> **Record excerpts**:
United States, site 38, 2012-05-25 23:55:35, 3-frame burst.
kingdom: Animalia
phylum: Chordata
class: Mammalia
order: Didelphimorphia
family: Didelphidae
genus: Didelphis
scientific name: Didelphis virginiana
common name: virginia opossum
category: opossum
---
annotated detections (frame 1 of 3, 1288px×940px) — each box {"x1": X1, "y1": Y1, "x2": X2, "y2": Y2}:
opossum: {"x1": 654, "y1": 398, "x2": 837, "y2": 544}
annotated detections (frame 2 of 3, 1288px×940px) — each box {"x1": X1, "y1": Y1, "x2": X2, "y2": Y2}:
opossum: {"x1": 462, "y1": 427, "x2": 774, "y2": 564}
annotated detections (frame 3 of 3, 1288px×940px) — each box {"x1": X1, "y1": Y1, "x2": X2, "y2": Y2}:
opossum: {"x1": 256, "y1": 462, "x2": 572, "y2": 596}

* * *

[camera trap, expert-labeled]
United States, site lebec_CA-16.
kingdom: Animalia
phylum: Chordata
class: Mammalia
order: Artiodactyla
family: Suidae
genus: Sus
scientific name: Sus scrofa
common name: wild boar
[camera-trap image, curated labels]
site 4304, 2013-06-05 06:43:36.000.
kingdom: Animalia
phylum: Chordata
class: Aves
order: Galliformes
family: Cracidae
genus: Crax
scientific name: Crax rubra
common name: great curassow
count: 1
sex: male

* * *

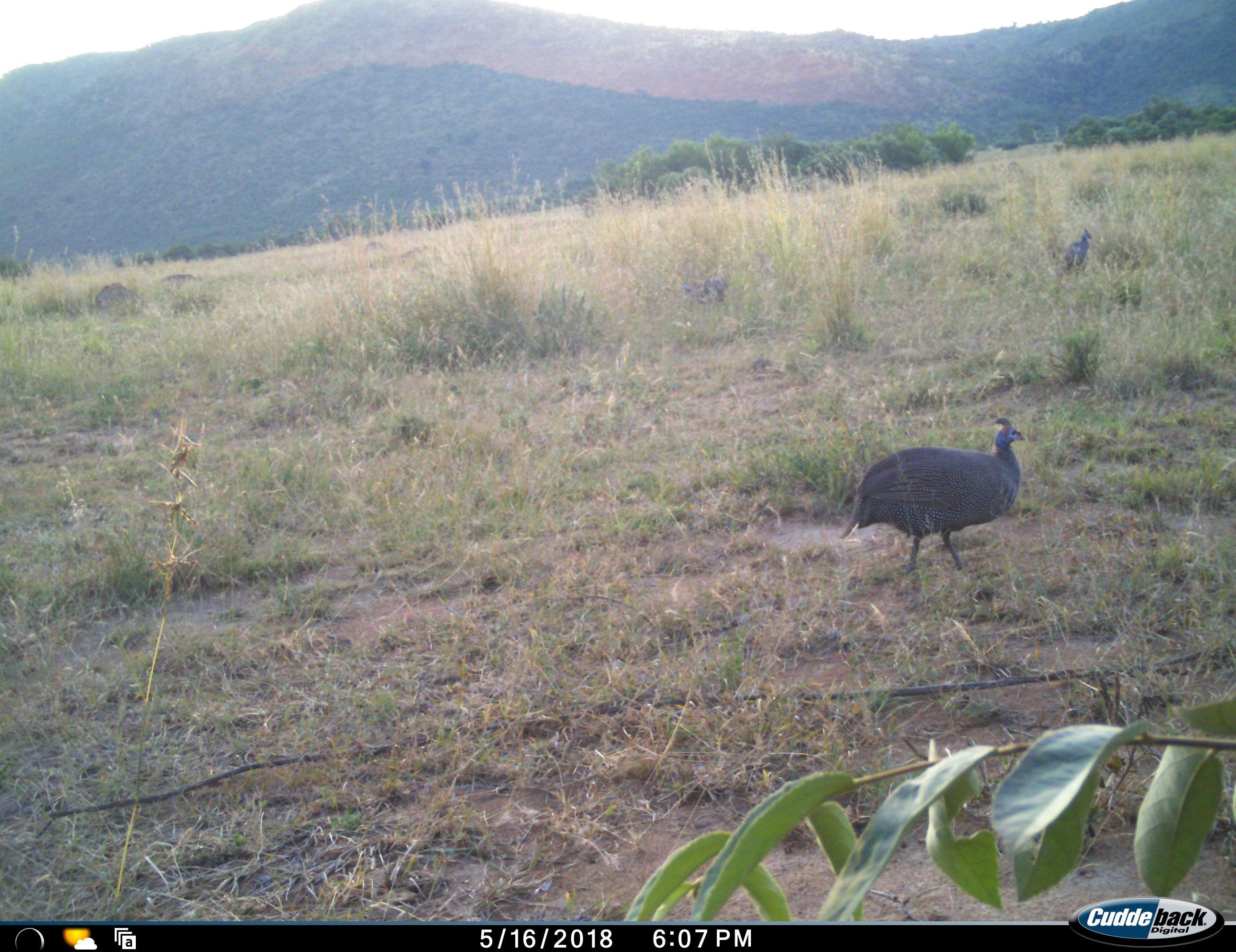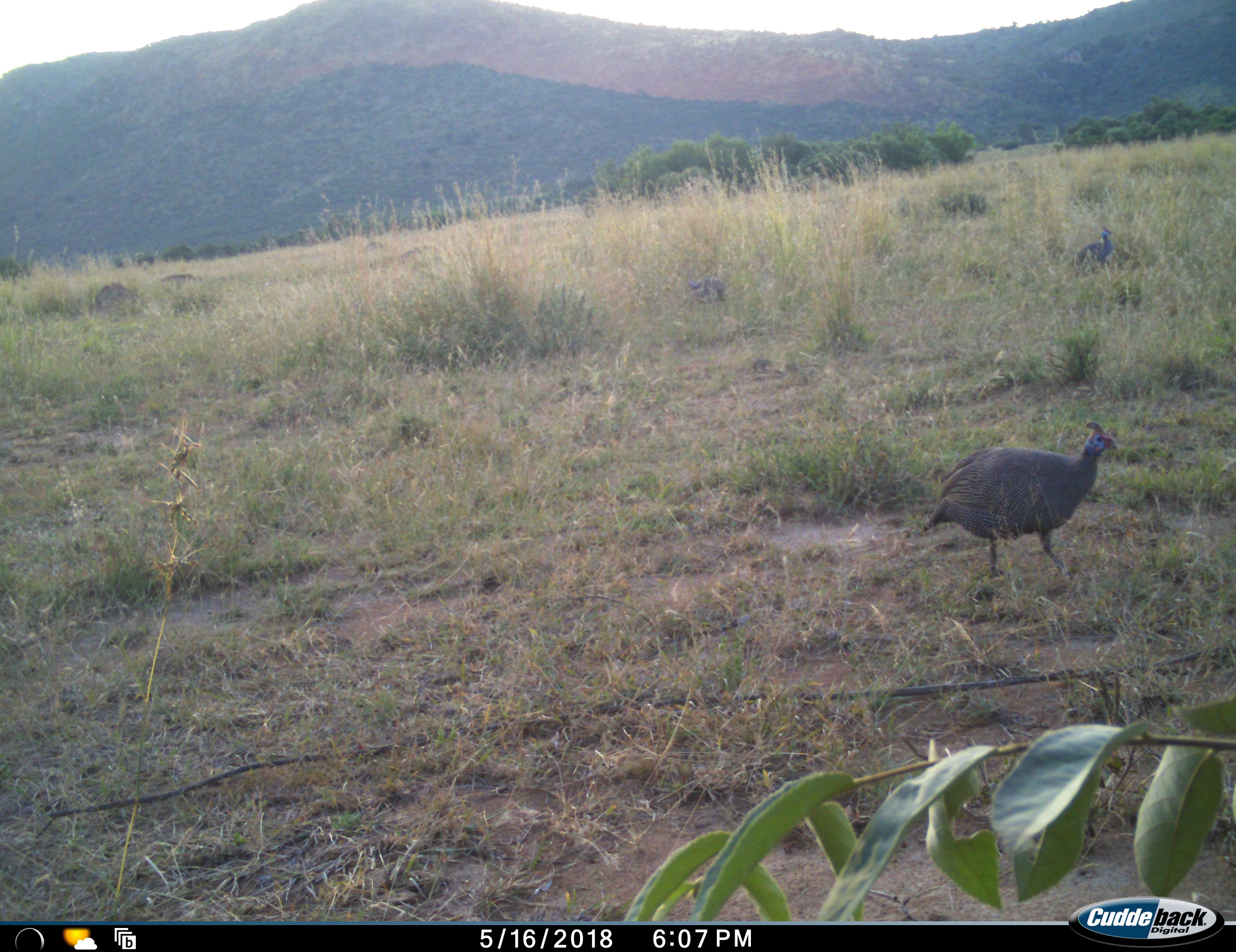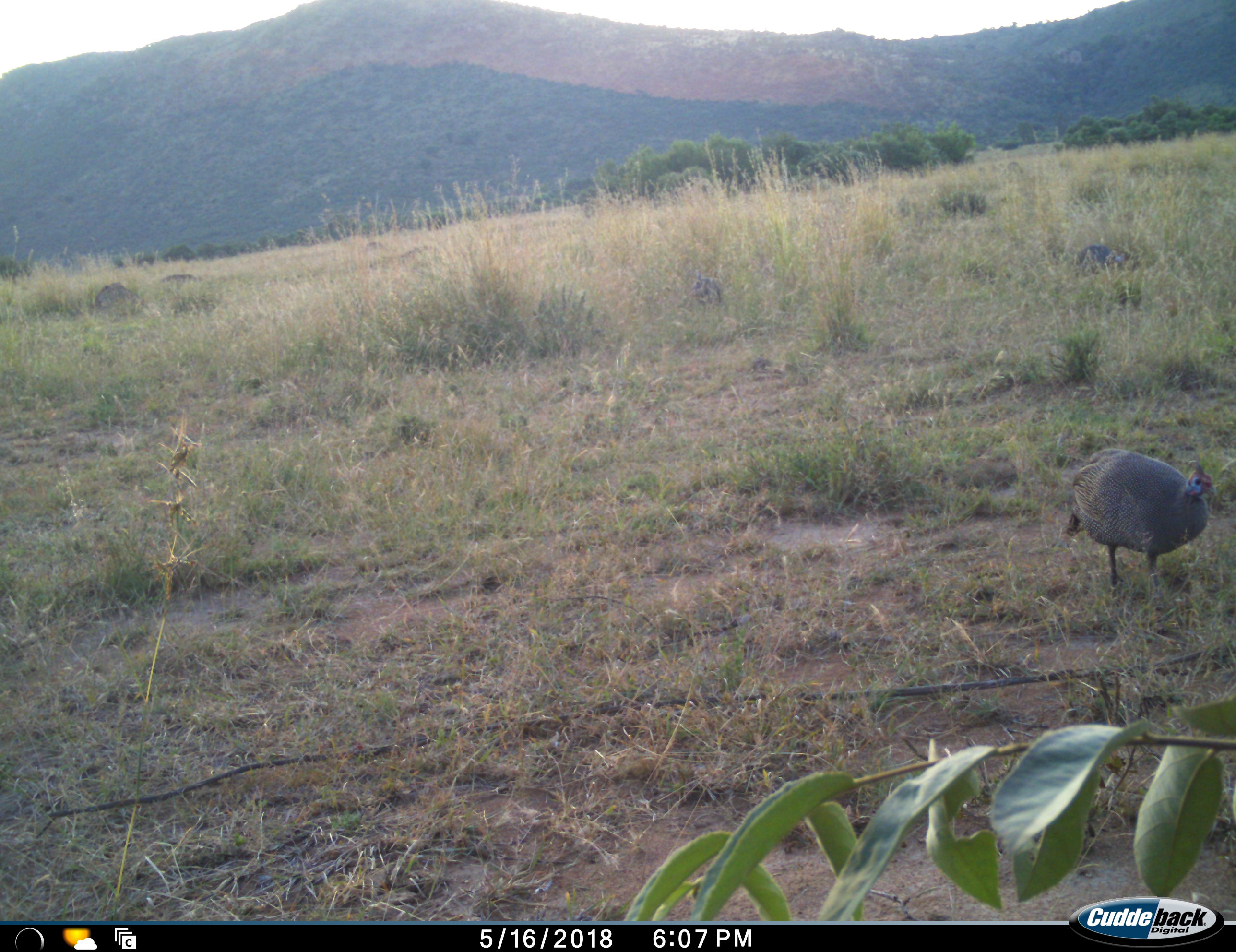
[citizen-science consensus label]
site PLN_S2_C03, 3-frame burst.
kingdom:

> **What is being asked**: Show every line of the material above in which "scientific" is present.

> **Result for this task**:
scientific name: Didelphis virginiana
scientific name: Sus scrofa
scientific name: Crax rubra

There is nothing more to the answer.